Таргальская девчонка смотрела на супруга вопросительно, испуганно, и в то же время – с вызовом. Садиться она не спешила; и Ферхади собственную голову готов был заложить, что не почтительность тому причиной.
– Мариана, прости меня. – Извиняться первым, когда вины поровну, тяжело и обидно, и Ферхади не стал тянуть с самым для него сложным. – Я не должен был добиваться тебя так, как привык добиваться наших женщин. Я не подумал, что ты поймешь все… иначе. Я… – Слова, нужные, правильные, не раз проговоренные мысленно слова, почему-то вдруг разбежались, и Ферхади лишь повторил: – Прости.
Мариана опустила голову.

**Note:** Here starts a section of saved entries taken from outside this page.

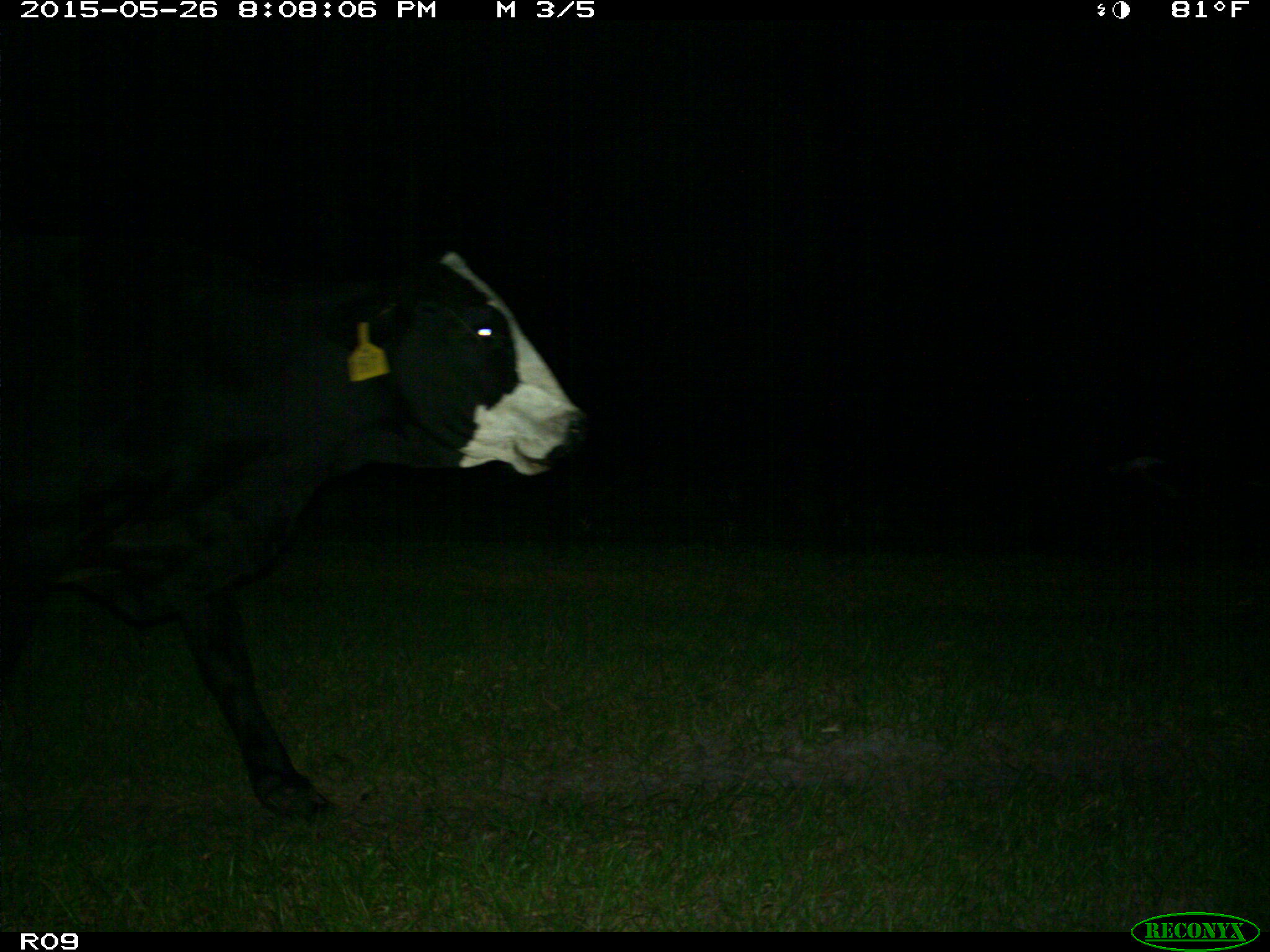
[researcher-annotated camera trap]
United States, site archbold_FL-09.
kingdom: Animalia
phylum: Chordata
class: Mammalia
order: Artiodactyla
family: Bovidae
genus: Bos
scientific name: Bos taurus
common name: domestic cow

Похоже, и к ней правильные слова не торопились. Наконец, явно через силу, выдавила:
– Я не хочу быть твоей женой. Мне жаль, что я не сказала этого раньше. Я… я испугалась.
Ферхади вздохнул: что ж, вот и все. Твоей она не станет, хоть из шкуры вывернись. Поздно, с чистого листа уже не начать. Выкинь из головы ее прохладную кожу под твоими ладонями, и шелк золотых волос, и так забавно краснеющие уши. Думай о другом. Думай о ее жизни – и о жизнях тех, кто тебя любит.
– В присутствии Гилы, одной из своих старших жен, я обещаю и клянусь в том, что мой брак с тобой, Мариана, не является действительным. Я обещаю и клянусь, что не прикоснусь к тебе как муж и не потребую от тебя ничего, как от жены. Я обещаю и клянусь подтвердить недействительность нашего брака в храме при свидетелях. Отныне ты гостья в моем доме.
– И я, – Мариана сглотнула, – могу уйти? Уехать?
– А вот этого, – медленно, взвешивая каждое слово, ответил Ферхад иль-Джамидер, – ты не можешь. Сядь, Мариана. Это был еще не разговор: не тот разговор, ради которого я привел тебя туда, где нас нельзя подслушать.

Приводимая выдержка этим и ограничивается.